Instant resolutions are becoming the baseline expectation, as AI and self-service accelerate consumer demand for fast, accurate support across all touchpoints. In the UK, 90% of CX leaders say customers will drop brands that cannot resolve issues on first contact, and 85% of consumers say responsiveness and accurate resolution highly influence their purchase decisions.
Finally, AI transparency has become a non-negotiable expectation, with consumers demanding clear explanations for automated decisions. Companies that embed transparent processes into AI workflows build trust and strengthen loyalty. 77% of consumers say plain-language reasoning is important, 91% expect an explanation for AI-made decisions, and 87% of CX leaders agree AI transparency will be required for any customer-facing AI within two years. High AI-maturity organisations are preparing for this, with 100% already having or planning AI reasoning controls.
Together, these trends and contextual intelligence will become the foundation for companies to deliver exceptional CX, differentiate in the market, and cultivate lasting customer relationships.
Qualtrics Chips In on AI’s Multiplier Impact for Market Research
Qualtrics own piece of research, The 4 Market Research Trends shaping 2026 focuses on how research agents can turn self-service into a multiplied impact. As AI agents unlock research-grade insights and make them accessible to everyone, ideas and data-led concepts can be explored faster.
Product managers can test concepts without submitting tickets. Marketing teams can analyse qualitative research findings without waiting for reports. Executives can explore customer data without going through intermediaries.
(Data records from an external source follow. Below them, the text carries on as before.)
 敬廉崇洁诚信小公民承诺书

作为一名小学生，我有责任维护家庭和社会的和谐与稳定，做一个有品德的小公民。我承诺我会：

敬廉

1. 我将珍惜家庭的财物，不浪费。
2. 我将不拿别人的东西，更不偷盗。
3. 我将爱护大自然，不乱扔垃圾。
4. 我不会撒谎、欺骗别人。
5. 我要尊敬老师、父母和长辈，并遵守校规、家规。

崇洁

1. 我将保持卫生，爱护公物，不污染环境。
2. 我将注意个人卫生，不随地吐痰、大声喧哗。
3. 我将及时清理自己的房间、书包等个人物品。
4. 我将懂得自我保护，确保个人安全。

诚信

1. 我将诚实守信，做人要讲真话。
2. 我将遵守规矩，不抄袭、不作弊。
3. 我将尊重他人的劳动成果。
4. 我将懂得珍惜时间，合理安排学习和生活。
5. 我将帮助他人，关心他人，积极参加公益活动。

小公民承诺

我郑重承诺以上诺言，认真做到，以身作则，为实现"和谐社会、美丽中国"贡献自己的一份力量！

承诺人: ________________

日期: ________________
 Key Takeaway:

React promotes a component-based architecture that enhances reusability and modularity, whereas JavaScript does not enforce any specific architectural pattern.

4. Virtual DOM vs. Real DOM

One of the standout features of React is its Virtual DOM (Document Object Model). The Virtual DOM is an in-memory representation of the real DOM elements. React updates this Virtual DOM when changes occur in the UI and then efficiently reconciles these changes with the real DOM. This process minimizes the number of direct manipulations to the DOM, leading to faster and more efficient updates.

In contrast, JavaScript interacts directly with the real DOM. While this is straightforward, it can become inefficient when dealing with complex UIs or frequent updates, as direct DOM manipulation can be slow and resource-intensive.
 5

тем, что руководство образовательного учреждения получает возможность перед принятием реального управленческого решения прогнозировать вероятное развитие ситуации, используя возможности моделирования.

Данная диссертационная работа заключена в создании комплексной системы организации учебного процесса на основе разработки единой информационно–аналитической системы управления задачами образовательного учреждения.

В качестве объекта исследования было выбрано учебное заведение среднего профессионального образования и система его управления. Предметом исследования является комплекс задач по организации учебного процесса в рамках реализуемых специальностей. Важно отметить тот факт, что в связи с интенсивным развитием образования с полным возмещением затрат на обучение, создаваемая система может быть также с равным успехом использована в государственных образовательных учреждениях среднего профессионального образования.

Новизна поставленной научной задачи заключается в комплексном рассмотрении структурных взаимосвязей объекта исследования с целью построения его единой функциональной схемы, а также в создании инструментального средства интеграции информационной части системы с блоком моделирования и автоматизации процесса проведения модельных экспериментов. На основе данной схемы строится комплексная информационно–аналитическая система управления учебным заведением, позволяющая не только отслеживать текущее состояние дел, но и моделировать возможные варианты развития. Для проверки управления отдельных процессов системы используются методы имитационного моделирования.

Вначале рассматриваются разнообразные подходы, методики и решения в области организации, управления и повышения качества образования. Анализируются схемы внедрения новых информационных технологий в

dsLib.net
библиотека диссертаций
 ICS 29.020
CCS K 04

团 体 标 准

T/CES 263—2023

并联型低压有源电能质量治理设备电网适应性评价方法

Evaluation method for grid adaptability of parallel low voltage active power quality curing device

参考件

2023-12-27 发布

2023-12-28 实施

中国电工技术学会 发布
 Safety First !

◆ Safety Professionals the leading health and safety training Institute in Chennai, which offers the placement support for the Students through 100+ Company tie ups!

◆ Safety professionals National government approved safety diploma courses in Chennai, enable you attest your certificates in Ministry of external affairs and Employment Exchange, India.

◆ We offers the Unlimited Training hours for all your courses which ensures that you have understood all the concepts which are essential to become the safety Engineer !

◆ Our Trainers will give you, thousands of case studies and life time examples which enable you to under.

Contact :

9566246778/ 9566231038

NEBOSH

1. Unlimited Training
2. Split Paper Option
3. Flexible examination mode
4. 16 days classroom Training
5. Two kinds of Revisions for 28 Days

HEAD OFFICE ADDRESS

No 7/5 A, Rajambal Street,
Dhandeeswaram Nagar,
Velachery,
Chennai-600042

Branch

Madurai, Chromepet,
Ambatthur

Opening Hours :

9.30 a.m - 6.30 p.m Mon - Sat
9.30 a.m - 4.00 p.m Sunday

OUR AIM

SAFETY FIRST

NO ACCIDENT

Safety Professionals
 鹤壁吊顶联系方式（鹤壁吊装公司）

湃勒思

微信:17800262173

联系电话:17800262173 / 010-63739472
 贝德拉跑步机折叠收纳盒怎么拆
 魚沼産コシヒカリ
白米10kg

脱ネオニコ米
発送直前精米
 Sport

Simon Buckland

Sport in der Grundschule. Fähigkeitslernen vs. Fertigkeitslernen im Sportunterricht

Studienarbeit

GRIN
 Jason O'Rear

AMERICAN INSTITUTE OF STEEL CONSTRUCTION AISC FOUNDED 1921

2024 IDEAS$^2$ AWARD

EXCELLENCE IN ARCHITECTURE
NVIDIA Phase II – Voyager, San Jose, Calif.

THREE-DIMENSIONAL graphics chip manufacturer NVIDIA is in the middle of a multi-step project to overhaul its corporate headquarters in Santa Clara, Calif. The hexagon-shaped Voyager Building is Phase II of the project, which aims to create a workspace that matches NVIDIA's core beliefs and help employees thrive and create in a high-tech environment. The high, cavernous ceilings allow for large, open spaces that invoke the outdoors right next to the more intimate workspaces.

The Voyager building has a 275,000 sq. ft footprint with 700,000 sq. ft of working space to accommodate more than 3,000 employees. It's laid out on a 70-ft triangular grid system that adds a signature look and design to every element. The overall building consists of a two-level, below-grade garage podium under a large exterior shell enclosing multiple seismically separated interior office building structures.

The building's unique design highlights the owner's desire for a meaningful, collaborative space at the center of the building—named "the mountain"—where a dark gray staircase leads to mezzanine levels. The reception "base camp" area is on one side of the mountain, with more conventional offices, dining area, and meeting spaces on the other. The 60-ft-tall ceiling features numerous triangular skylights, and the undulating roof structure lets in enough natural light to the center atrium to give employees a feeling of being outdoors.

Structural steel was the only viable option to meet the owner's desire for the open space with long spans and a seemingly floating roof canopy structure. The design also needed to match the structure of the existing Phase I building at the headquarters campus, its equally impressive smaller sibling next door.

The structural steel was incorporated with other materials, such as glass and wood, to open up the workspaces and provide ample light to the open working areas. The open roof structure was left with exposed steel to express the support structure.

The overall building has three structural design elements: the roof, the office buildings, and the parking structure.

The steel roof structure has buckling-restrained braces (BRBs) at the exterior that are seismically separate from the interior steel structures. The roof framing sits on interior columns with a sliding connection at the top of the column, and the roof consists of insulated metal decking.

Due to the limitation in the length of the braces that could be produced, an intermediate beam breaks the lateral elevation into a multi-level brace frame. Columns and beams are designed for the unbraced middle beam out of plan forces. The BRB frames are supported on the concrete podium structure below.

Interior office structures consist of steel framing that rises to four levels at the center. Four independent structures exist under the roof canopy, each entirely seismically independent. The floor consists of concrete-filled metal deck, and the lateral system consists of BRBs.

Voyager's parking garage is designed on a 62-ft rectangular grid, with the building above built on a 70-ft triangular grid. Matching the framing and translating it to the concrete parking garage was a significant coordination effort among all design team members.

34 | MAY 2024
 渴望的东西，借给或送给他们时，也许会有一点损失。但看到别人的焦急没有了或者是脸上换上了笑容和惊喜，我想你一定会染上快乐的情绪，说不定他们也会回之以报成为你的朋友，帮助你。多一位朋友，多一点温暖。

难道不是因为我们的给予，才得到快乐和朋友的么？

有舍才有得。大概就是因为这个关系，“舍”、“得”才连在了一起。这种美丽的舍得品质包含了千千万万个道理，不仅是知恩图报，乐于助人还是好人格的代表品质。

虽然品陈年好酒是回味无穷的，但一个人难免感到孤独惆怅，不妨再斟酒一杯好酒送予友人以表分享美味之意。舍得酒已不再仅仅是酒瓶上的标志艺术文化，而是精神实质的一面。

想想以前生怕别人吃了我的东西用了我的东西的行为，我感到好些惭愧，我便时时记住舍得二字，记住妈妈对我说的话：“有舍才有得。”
And crucially, all by multiplying researchers’ impact across the organization – not their workload.
According to Qualtrics, researchers are seeing the shift with 13% now name democratizing insights as the single biggest benefit of using AI. And among those who value AI for that reason, 84% believe research agents will oversee more than half of research projects end-to-end within the next three years.
Other worthy mentions include, General-purpose AI is losing ground to specialized research platforms, Resistance to change is costing researchers their seat at the strategy table and Leaders optimize for AI adoption. Teams optimize for AI survival.
CSG Focuses on Meaningless Brand Conversations
The CSG 2026 State of the Customer Experience Report leads with the insight that seven out of ten consumers feel brands send so many messages, they don’t care what brands say anymore. And from a consumer perspective it can be hard to disagree. With wall-to-wall, seemingly generic communications, when was the last one that stood out to you?
“Consumer overwhelm isn’t just a feeling. It’s a business risk,” said Katie Costanzo, President of Customer Experience at CSG. “Your customers aren’t asking for more touchpoints. They want an easy, unified experience that shows the brand understands them. In 2026, the brands that can gain a holistic view of the customer and act in real time will win customers’ trust and loyalty. That work starts from within: break down data silos, embrace smart automations and analytics, and communicate across departments. That’s when brands will cut through the chaos with empathy, clarity and relevance.”
Remember that AI-supported personalization only works when it feels human. Lean on a journey analytics command centre to spot noisy, disjointed experiences in real time.
Harmonize the tech stack, don’t just consolidate it.